SHORT PROBLEM: Please pick out every line in the records below that contains the word "lake" and copy each of those lines in full.

--- BEGIN DATASET CONTENT ---

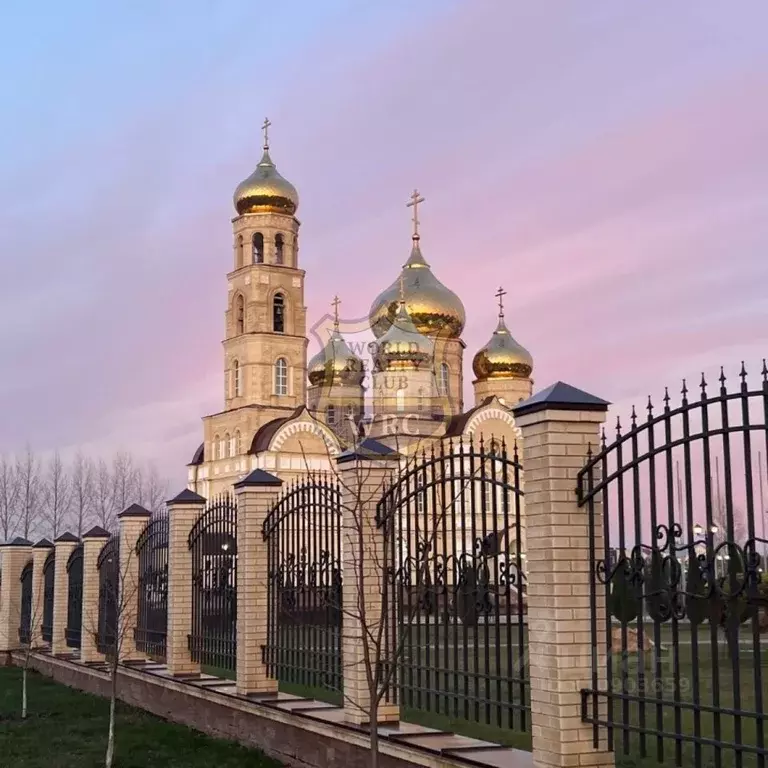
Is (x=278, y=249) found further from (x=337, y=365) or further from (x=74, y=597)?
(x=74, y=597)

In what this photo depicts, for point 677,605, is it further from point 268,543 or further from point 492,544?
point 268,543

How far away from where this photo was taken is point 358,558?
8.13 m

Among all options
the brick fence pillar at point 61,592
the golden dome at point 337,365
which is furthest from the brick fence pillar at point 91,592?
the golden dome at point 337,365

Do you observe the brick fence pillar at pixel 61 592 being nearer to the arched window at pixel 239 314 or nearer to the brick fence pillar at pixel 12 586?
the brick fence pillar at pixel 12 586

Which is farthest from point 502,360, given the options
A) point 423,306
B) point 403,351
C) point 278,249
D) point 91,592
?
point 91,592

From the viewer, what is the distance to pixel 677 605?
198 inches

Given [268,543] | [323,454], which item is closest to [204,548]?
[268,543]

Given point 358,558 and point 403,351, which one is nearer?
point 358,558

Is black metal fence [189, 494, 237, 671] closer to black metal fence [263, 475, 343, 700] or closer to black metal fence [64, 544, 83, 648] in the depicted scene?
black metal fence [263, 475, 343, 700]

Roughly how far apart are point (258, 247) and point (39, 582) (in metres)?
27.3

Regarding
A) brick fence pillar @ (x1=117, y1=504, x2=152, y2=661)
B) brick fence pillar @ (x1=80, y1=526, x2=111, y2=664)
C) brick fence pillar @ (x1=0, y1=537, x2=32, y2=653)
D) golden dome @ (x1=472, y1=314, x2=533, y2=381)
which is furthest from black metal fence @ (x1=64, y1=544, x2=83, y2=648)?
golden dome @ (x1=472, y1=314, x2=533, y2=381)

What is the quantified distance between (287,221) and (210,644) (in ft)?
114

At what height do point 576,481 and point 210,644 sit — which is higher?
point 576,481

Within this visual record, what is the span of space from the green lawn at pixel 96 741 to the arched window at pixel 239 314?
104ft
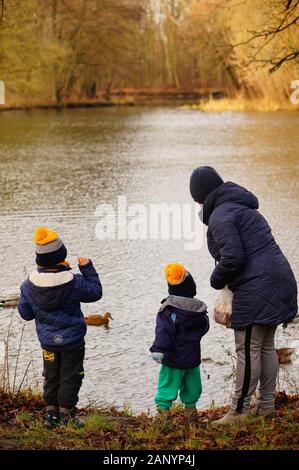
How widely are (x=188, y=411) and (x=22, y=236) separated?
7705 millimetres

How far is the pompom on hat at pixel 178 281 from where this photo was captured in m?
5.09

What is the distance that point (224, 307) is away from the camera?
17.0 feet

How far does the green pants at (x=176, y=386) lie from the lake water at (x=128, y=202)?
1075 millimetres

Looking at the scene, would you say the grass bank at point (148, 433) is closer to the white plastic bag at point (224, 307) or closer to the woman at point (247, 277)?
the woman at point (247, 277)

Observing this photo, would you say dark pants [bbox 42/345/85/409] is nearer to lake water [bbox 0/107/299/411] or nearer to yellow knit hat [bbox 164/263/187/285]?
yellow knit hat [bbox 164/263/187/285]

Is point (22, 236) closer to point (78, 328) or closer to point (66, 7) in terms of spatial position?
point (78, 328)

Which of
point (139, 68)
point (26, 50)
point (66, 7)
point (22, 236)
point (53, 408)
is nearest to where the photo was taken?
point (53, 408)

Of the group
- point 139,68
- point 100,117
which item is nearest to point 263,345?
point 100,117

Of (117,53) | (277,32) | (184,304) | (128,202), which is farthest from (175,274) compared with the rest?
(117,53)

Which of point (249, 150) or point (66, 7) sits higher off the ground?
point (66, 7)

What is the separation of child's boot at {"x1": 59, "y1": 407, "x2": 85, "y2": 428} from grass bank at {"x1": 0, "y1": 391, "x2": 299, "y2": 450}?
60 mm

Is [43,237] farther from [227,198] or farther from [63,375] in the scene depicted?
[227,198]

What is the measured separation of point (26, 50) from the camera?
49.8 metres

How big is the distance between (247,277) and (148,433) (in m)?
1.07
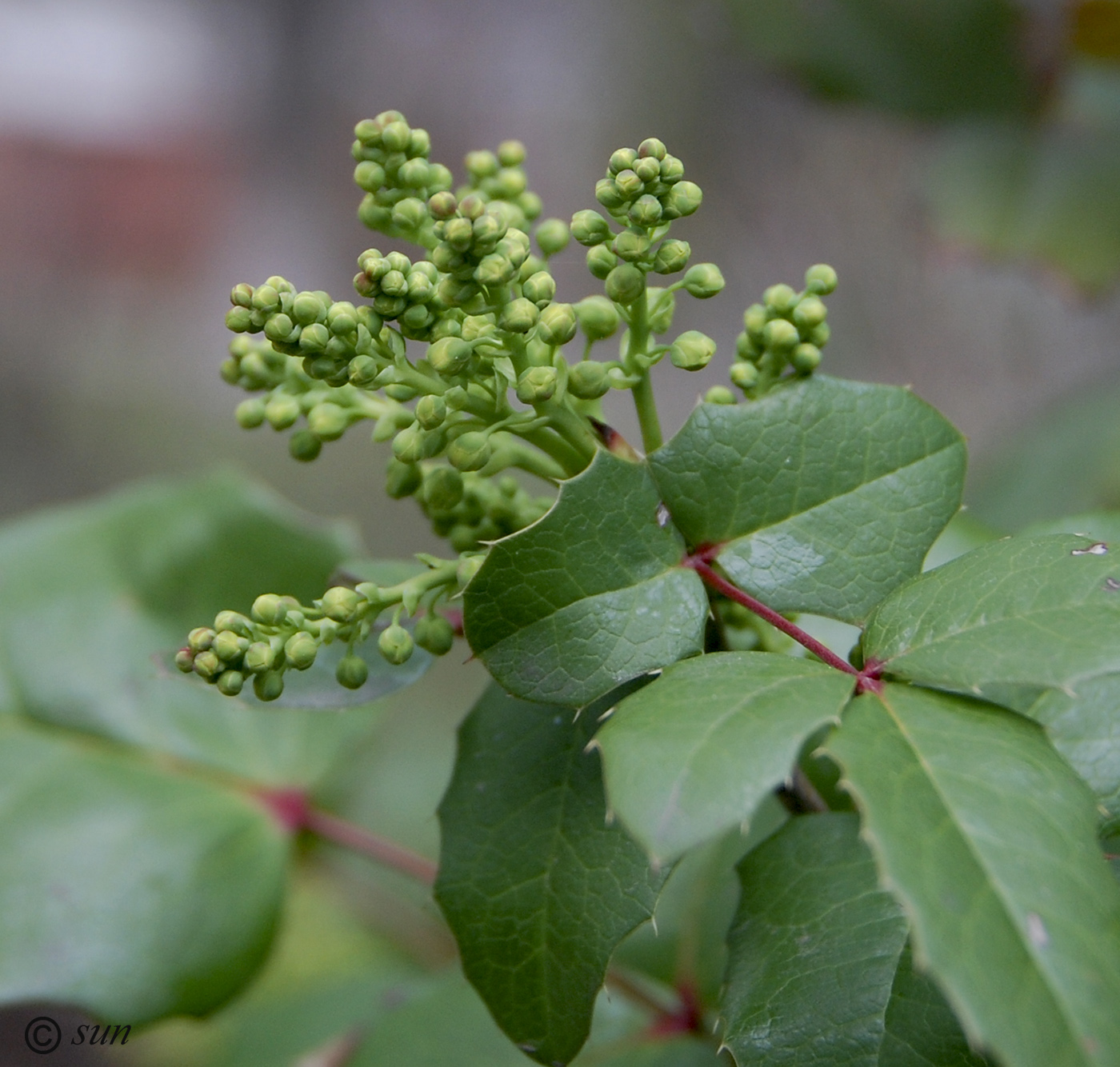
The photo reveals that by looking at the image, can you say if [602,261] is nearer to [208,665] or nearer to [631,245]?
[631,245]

--- END DATASET CONTENT ---
--- BEGIN DATASET CONTENT ---

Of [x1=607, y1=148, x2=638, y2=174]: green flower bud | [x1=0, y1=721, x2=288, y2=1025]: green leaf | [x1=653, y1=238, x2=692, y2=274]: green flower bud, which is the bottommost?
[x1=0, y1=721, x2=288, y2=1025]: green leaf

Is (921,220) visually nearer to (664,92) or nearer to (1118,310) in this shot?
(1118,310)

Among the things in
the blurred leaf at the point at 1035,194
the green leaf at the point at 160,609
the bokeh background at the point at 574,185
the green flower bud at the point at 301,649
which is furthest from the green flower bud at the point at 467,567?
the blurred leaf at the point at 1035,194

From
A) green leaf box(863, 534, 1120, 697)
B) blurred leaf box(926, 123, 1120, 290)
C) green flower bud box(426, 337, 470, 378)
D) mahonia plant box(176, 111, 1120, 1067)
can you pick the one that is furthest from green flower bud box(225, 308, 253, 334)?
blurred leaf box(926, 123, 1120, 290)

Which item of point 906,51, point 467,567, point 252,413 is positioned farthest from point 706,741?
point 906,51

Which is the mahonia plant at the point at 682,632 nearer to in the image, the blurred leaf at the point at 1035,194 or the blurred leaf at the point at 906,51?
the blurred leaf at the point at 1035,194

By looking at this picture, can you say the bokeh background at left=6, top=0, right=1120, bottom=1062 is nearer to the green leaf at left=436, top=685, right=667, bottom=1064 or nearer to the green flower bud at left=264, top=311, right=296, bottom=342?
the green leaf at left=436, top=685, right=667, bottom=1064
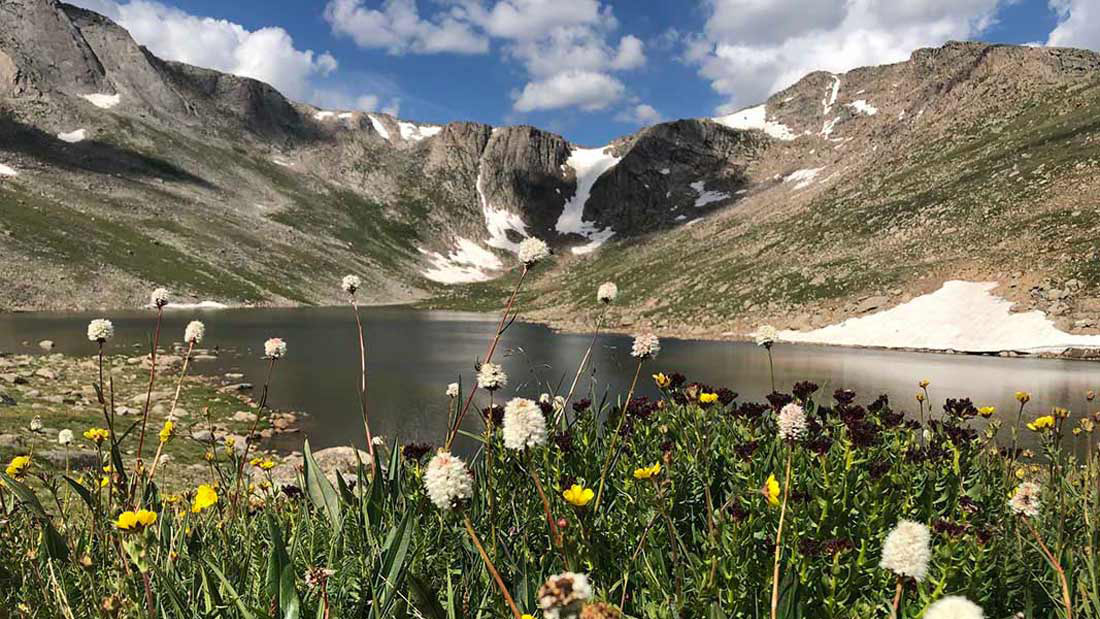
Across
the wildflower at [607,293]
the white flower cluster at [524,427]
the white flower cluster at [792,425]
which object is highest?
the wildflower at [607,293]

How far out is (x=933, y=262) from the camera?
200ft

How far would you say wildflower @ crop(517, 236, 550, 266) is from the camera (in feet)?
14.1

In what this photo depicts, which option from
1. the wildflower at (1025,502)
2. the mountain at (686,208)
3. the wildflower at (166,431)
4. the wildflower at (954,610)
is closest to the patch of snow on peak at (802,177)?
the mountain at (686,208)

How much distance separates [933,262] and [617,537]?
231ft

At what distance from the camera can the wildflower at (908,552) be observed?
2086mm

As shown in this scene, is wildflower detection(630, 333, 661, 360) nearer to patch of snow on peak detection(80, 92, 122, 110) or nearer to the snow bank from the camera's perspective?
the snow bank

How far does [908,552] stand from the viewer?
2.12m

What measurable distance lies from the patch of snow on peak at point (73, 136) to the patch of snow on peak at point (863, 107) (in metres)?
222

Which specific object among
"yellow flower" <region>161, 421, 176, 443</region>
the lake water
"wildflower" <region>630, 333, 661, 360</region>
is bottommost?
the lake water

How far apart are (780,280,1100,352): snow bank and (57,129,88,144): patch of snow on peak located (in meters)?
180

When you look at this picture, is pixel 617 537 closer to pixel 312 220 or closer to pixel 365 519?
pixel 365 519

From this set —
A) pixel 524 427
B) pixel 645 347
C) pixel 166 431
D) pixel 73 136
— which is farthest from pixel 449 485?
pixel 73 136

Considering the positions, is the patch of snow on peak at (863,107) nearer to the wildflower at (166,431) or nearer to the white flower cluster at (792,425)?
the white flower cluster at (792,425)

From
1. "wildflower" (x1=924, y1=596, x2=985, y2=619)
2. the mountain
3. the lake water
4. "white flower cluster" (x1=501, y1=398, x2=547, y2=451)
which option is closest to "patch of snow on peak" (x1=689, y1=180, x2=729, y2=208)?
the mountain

--- END DATASET CONTENT ---

CORRECT OUTPUT:
How far does the green pants at (x=176, y=386) lie from the lake water at (x=128, y=202)?
Observing this photo, would you say dark pants [bbox 42/345/85/409] is nearer to lake water [bbox 0/107/299/411] or nearer to yellow knit hat [bbox 164/263/187/285]?
the lake water
the lake water
3. the lake water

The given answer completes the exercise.